The music played in '86 is generally much more eclectic than in '76. There is a nod to bubblegum with "Yummy, Yummy, Yummy" by the Ohio Express and "1,2,3 Red Light" by the 1910 Fruitgum Company. Classic rock is represented by tunes from the Who, the Kinks, Emerson, Lake and Palmer, Bob Dylan (two songs), Ike and Tina Turner, Chicago, and the Doors. There are genre songs that never would have passed muster ten years earlier, including "Casino Royale" by Herb Alpert and the Tijuana Brass, "My Funny Valentine" by Miles Davis, "Let's Call the Whole Thing Off" by Ella Fitzgerald and "Lydia the Tattooed Lady" by Groucho Marx.

Also in '86 I notice the beginning of a trend. While I find a lot of good AM radio fodder from bands like the Guess Who, the Commodores, the O'Jays, Badfinger, Aerosmith, and Stealer's Wheel, there are also several songs that were relatively new in '86, having been released within five years of the contest. These were songs by bands like Black Flag, the Dead Kennedys, Husker Du, the Dead Milkmen, and the Cramps, bands that never put out singles and were never heard on AM radio. These were bands that gained and built cachet on college campuses by being played on college radio stations (like WCFM). The music in the contest had begun to play to a home audience.

When I checked out the music from the 1996 and 2000 contests, I found this trend to be much more widespread, but I came to understand why. Yes, the contests were littered with recent songs by alternative or grunge bands discovered and nurtured by college students. Both contests contained lots of recently released tunes by bands like Radiohead, Stone Temple Pilots, Ani DiFranco, Primus, Suzanne Vega, Shonen Knife, Cake, Jill Sobule, Beastie Boys, Fishbone, Sarah MacLachlan, and They Might Be Giants. But other songs came from all over the pop music map. Diana Ross, Tom Waits, Marvin Gaye, Blue Oyster Cult, Kool and the Gang, Juice Newton, Korn, Britney Spears, David Bowie, and the Spice Girls were all represented in the 2000 contest.

### DATASET EXCERPTS
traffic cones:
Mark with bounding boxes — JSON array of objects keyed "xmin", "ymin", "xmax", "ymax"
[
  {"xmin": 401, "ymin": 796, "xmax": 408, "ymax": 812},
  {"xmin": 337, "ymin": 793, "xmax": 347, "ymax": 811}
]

### GIVEN EXERCISE 1
In the passage on contest music, which college radio station is named as an example?
### GIVEN EXERCISE 2
Decide whether each statement agrees with the passage on contest music, answering yes or no and quoting the deciding words: (a) Bob Dylan had more than one song in the '86 contest. (b) Black Flag and the Dead Kennedys were often heard on AM radio. (c) The Spice Girls were represented in the 2000 contest.
The rows are separate material and have no connection to the passage on contest music.

### FULL OUTPUT 1
WCFM.

### FULL OUTPUT 2
(a) Yes: "Bob Dylan (two songs)"
(b) No: "bands that never put out singles and were never heard on AM radio"
(c) Yes: "David Bowie, and the Spice Girls were all represented in the 2000 contest"